Ausgewählter Text:
----------

Spektakuläre und oft unbekannte Geschichten im kommunistischen und postkommunistischen Rumänien, aber auch Alltagsaspekte, die das Gefühl einer ganzen Ära widerspiegeln, werden in Alexandru Solomons international preisgekrönten Dokumentarfilmen mit Intelligenz, Scharfsinn und viel Ironie behandelt: In „Marele jaf comunist” (2004) thematisiert er anhand einer dramatischen Bankraubgeschichte die Ideologie und den Antisemitismus der 1950er Jahre, in „Război pe calea undelor” (2007) die Angriffe auf den Radiosender „Freies Europa” in München (indem er auch da nicht weniger spektakuläre Funde machte) und in „Kapitalism – Reţeta noastră secretă“ (2010) die Erfolgsgeschichten der ersten ‘self-made’-Millionäre Rumäniens.
Seine mittellangen und kurzen Dokustreifen behandeln die unterschiedlichsten Themen, von Paul Celans Leben („Duo pentru Paoloncel şi Petronom” - 1994) bis zu dem Bukarester Chaosverkehr („Apocalipsa după şoferi” - 2008) und das Leben seiner Straßenhunde („Viaţă de câine” - 1998) und bleiben dabei immer sehr menschlich und differenziert. Da liegt seine Verbindung zu dem internationalen Menschenrechtsfestival One World Romania eigentlich auf der Hand: Seit drei Jahren ist er Leiter des Festes, das Dokumentarfilme zu den brenzligsten Themen weltweit zeigt. Über das Filmfestival, die damit verbundenen Herausforderungen sowie seine eigenen Filme sprach der Regisseur Alexandru Solomon mit Ioana Moldovan.
Herr Solomon, das Festival One World ist eigentlich eine tschechische Initiative (von Vaclav Havel 1999 ins Leben gerufen und mittlerweile mit Ableger weltweit – Anm. der Red.). Die erste rumänische Ausgabe fand 2008 statt. Wie unabhängig sind Sie in Bezug auf Prag, sowohl kuratorisch als auch organisatorisch?
Wir sind komplett unabhängig. Das Festival in Bukarest wurde von der damaligen Leiterin des Tschechischen Kulturzentrums in Bukarest, Monika Stepanova, ins Leben gerufen und seit drei-vier Jahren gibt es eine Bukarester Stiftung (Asociaţia One World Romania - Anm. der Red.), die sich mit der Organisation des Festes befasst. Folglich sind wir organisatorisch, finanziell und vor allem kuratorisch selbstständig. Gut, es sind schon Filme, die sowohl in Bukarest als auch in Prag laufen, aber das kommt daher, dass wir dieselben Filme mögen und dieselben Interessen haben.
Sind Sie von Anfang an Teil des Teams gewesen?
Nein, ich bin im zweiten oder dritten Jahr dazugekommen, durch Monika eigentlich, die mich gebeten hatte, bei der Filmauswahl mitzumachen. Monikas Entsendezeit in Bukarest ist kurz danach zu Ende gegangen, sodass die Stiftung mehr übernommen hat von ihren Aufgaben und ich geblieben bin.

----------

Datenübersicht:
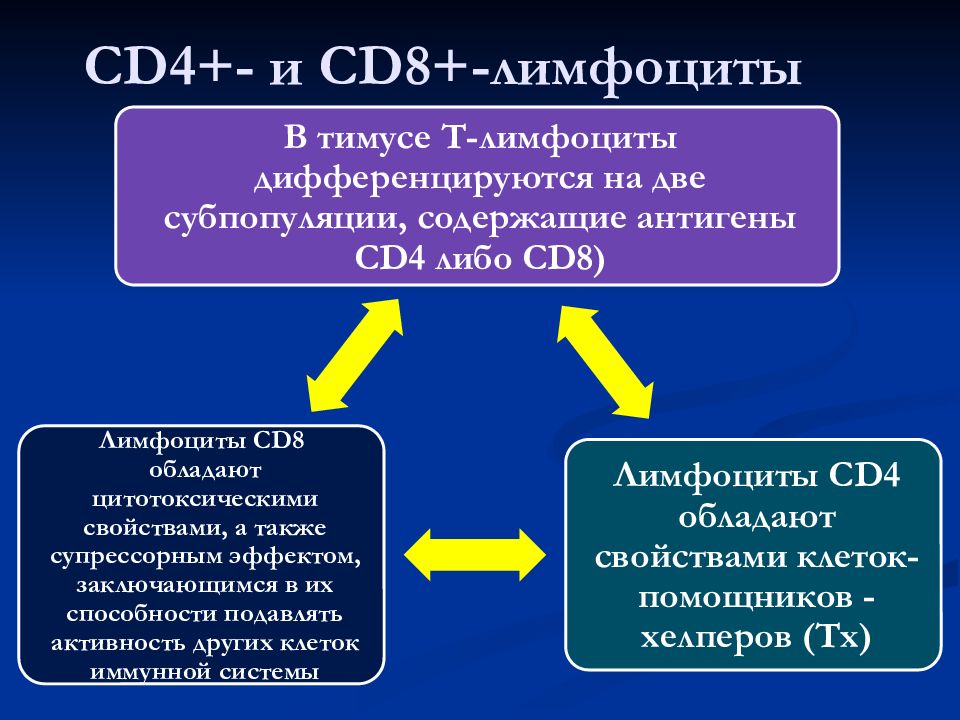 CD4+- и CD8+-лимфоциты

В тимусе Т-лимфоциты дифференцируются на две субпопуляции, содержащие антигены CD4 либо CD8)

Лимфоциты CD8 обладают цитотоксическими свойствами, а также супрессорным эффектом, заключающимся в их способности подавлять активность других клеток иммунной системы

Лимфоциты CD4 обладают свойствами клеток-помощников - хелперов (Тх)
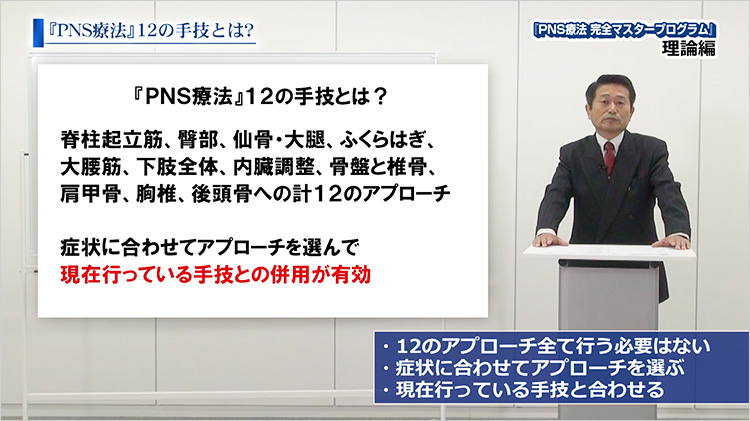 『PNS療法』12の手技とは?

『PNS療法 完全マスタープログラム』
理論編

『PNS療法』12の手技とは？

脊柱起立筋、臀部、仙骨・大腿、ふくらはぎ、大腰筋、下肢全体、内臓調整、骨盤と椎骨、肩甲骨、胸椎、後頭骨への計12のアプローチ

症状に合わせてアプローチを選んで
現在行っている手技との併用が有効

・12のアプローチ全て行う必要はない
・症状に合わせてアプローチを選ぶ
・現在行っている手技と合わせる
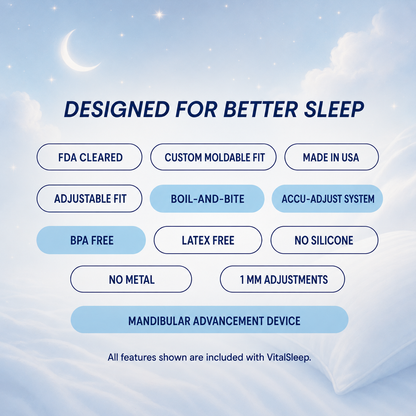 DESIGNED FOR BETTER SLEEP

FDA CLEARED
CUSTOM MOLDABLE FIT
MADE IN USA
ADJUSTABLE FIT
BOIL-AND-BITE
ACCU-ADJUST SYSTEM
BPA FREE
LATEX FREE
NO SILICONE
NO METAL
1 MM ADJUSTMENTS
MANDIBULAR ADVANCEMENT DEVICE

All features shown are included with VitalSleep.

----------

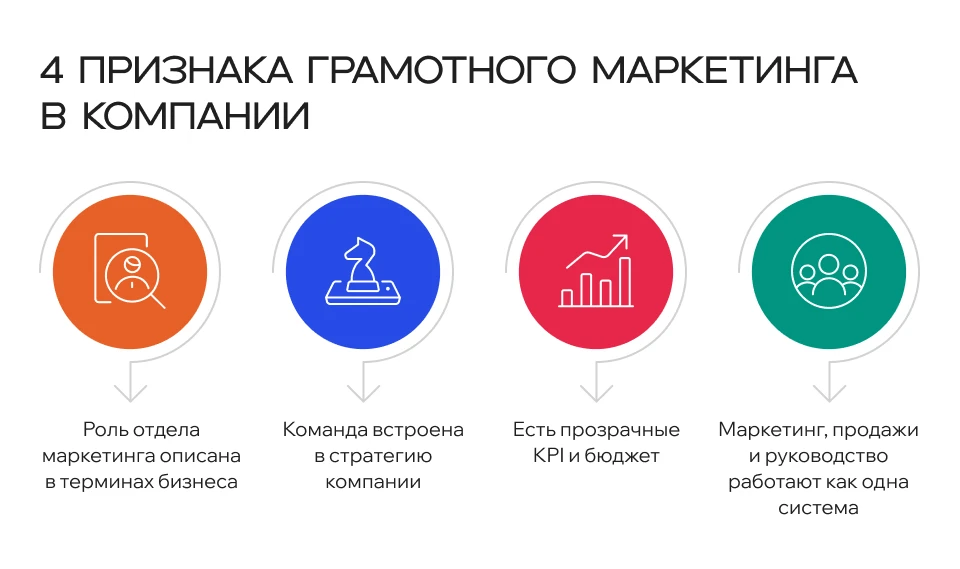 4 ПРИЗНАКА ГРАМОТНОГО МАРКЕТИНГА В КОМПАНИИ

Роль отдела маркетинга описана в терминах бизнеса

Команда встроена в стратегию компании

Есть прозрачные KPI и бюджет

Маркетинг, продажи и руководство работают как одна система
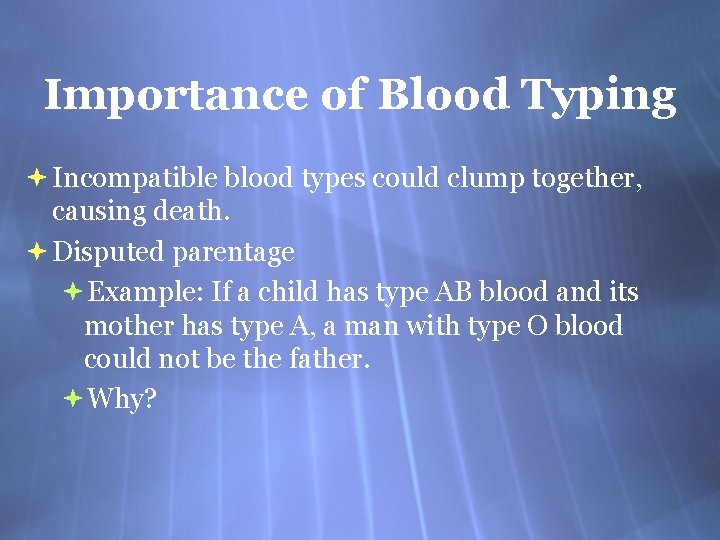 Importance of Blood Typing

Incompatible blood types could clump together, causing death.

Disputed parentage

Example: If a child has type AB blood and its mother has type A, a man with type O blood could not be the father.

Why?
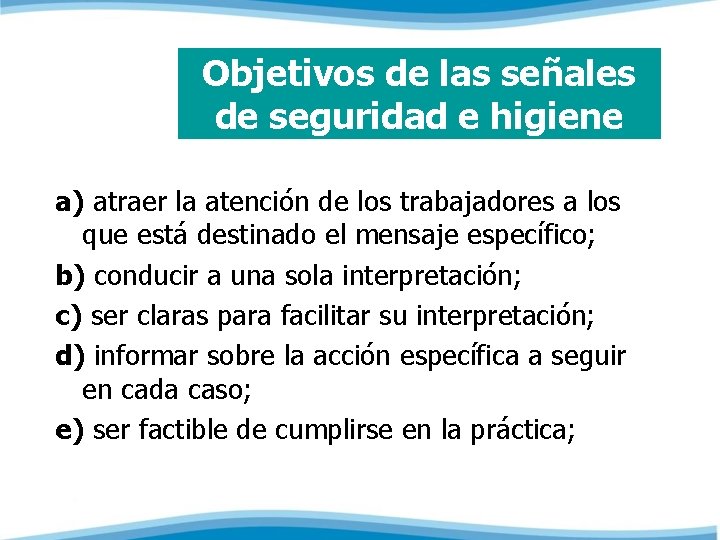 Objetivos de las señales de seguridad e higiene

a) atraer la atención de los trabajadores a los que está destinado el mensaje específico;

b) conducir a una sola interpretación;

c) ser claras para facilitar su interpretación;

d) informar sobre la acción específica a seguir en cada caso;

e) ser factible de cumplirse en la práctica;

----------

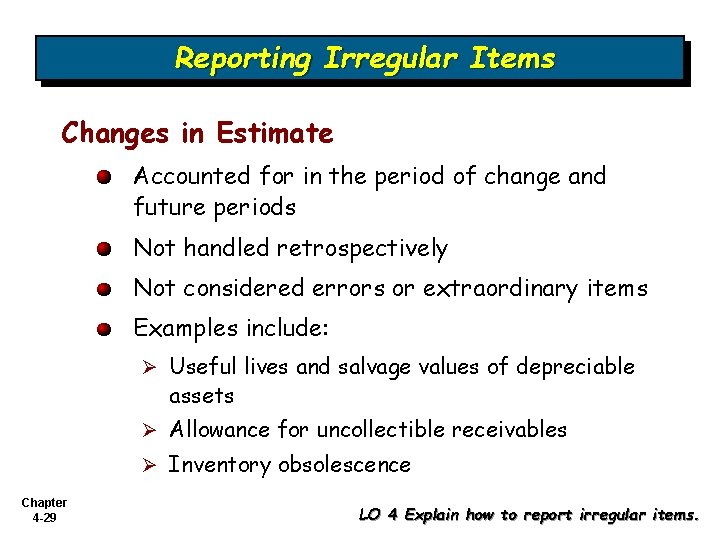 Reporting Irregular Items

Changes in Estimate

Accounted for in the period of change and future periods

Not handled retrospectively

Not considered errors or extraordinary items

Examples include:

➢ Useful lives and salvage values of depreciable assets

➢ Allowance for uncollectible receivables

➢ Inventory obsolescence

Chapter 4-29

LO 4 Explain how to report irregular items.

----------

Aufgabe: Prüfen Sie, ob die folgenden Aussagen (a), (b) und (c) mit dem ausgewählten Text übereinstimmen, und beantworten Sie jede mit Ja oder Nein samt den entscheidenden Worten des Textes als wörtlichem Zitat. (a) Das Festival One World wurde 1999 von Vaclav Havel ins Leben gerufen. (b) Die erste rumänische Ausgabe des Festivals fand 2010 statt. (c) Alexandru Solomon gehörte von Anfang an zum Team des Festivals.

Antwort zur Aufgabe:
(a) Ja: „von Vaclav Havel 1999 ins Leben gerufen“
(b) Nein: „Die erste rumänische Ausgabe fand 2008 statt.“
(c) Nein: „Nein, ich bin im zweiten oder dritten Jahr dazugekommen“